TO BE DONE: Output all of the records exactly as written.

-- BEGIN PROVIDED RECORDS --

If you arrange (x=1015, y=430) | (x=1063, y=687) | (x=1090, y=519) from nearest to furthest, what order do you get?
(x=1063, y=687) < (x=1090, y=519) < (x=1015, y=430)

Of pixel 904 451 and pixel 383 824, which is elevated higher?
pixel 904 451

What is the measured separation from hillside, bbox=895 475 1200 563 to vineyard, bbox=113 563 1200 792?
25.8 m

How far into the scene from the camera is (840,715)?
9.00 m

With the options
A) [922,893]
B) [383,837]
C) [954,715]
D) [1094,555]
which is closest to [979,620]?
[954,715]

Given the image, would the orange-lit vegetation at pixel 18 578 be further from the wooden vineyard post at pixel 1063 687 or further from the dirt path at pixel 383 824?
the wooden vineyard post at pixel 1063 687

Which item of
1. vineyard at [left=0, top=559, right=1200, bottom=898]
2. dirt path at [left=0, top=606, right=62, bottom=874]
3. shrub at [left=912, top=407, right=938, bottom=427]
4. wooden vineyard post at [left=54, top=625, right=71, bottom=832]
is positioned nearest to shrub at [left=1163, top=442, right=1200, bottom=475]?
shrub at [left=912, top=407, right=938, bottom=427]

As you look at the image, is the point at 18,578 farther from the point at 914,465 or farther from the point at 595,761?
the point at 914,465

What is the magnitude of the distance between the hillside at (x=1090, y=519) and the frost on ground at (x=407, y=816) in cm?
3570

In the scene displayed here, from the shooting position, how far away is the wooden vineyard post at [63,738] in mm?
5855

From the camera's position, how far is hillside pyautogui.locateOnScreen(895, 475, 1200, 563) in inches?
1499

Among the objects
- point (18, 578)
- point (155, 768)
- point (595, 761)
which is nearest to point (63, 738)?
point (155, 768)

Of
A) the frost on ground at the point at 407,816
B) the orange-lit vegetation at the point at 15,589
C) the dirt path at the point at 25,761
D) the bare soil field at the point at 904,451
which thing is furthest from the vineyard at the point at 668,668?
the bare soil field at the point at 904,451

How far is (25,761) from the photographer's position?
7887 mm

-- END PROVIDED RECORDS --

WRITTEN RESPONSE:
If you arrange (x=1015, y=430) | (x=1063, y=687) | (x=1090, y=519) from nearest to furthest, what order do you get?
(x=1063, y=687) < (x=1090, y=519) < (x=1015, y=430)

Of pixel 904 451 and pixel 383 824, which is elevated higher?
pixel 904 451

What is the measured separation from hillside, bbox=895 475 1200 563 to vineyard, bbox=113 563 1200 792?
25.8 m

How far into the scene from the camera is (840,715)?
9.00 m

With the options
A) [922,893]
B) [383,837]
C) [954,715]
D) [1094,555]
which is closest to [979,620]?
[954,715]

Given the image, would the orange-lit vegetation at pixel 18 578 be further from the wooden vineyard post at pixel 1063 687 or further from the dirt path at pixel 383 824?
the wooden vineyard post at pixel 1063 687

Which item of
1. vineyard at [left=0, top=559, right=1200, bottom=898]
2. dirt path at [left=0, top=606, right=62, bottom=874]
3. shrub at [left=912, top=407, right=938, bottom=427]
4. wooden vineyard post at [left=54, top=625, right=71, bottom=832]
is positioned nearest to shrub at [left=1163, top=442, right=1200, bottom=475]?
shrub at [left=912, top=407, right=938, bottom=427]

As you look at the image, is the point at 18,578 farther from the point at 914,465 or farther from the point at 595,761?
the point at 914,465

What is the magnitude of the distance between the hillside at (x=1090, y=519) and the frost on ground at (x=407, y=816) in cm?
3570

In the scene displayed here, from the shooting position, how far away is the wooden vineyard post at [63,738] in mm?
5855

From the camera's position, how far is hillside pyautogui.locateOnScreen(895, 475, 1200, 563) in inches?
1499

Among the objects
- point (18, 578)
- point (155, 768)
- point (595, 761)
which is nearest to point (63, 738)?
point (155, 768)

Of
A) the frost on ground at the point at 407,816
B) the orange-lit vegetation at the point at 15,589
C) the dirt path at the point at 25,761
D) the bare soil field at the point at 904,451
which thing is furthest from the vineyard at the point at 668,668?
the bare soil field at the point at 904,451

How far is (25,761) from the photographer's position?
7887 mm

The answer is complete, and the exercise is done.